This was meant to be a muslin-turned-quite-wearable. By looking at the drawings on the pattern envelope, I knew the neckline wasn't going to be right for me.
The Susan top's neckline worked out so well for me, but for the Adele tunic design, I thought the Susan top's scoop neckline was a bit too much. Also, Adele is a tunic, and for a 5'1" person, the "standard" length is always an issue.
Anyhow, I picked a not-so-great quality polyester knit fabric from my stash to sacrifice for the muslin. While I was picking the fabric from my stash, I noticed an old tunic that is torn with the very narrow seam allowance therefore unfixable and unwearable, but I kept because I liked the fabric.
Here is the result. I'm pretty happy with the neckline, both the neckline height adjustment and the embellishment I added. Also got carried away and added a faux scarf look.
Many ways to wear. Like this, first.
Both tails in front.
Or, to the back.
Tie a little bow.
Slightly closer look here.
This is what I did. Take the original neckband with the main fabric.

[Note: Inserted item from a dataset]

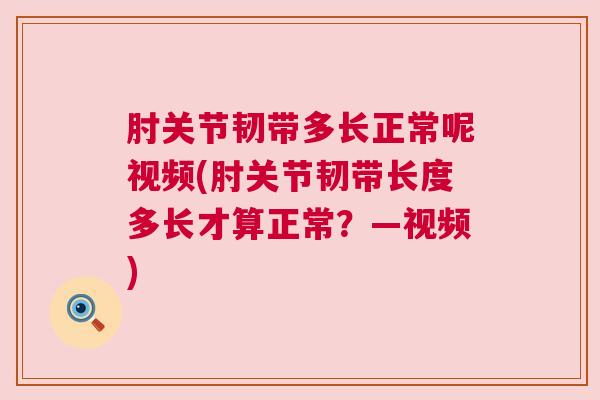 肘关节韧带多长正常呢视频(肘关节韧带长度多长才算正常？—视频)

Cut the embellishment fabric larger than the neckband.
Stitch the embellishment fabric onto the main fabric, but with a lot more embellishment fabric loosely gathered here and there. In retrospect, I could have had a lot more loose gather. That would have made the affect more interesting.
Anyway, the looser and more sloppy it looks, the better and more interesting result it brings. How easy is that?!
Here is the finished neckband with the faux scarf.
I stitched two pieces of " faux scarf" pieces into the neckband.
They lay like this.
I decided to do the same for the sleeves.
The actual color of the main fabric is a lot darker. It's teal.
By the way, a little sewing tip, trick, whatever you may want to call it. This is helpful, I think, if you are not sure if your cutting line is completely straight and therefore can't count on the consistent seam allowance width would give you the correct stitch line. Perhaps you had to adjust the stitch line for sizing so that you can no longer count on the seam allowance width as a stitch guide. Or, if you are like me, you'd rather mark the stitch line so that you know that is the exact line you need to sew. And, especially if you are working with slippery fabric without an aid of walking foot or anything fancy like that.
Baste the stitch line first so that the pieces are together and there is a less chance of fabrics slipping. (or so that you could try on the garment before you do the final stitching).
When you are ready to give it a final, real stitch, pin outside the stitch line on the seam allowance so that the fabrics won't slip.
Undo the first couple of inches of basting stitch. (You could stitch over the basing stitch, but it will be harder to undo the basting stitch.)
Mark the stitching line where there is no longer basting stitch.
When you catch up to the basting stitch, repeat the process.
Well, it was meant to be a muslin, but quite wearable and I kind of like it.
I shortened the length by 1.5". Or was that 2"??
Due to the fabric (100% polyester - not my favorite) it clings on a bit. The armhole was a bit too tight as you can see. I'll make it wider next time I make this top. I'd like to make it with a comfortable fabric. I will definitely keep the lower neckline, and I may add a colorful neckband like this again.
Are you sewing? I'm a bit frustrated lately that I don't find enough time to sew. Patience, I tell myself. I try to do something to make a progress in my sewing project even if I only have 15 minutes. All the fabrics I bought at the Sewing Expo are staring at me as I stare at them. Patience.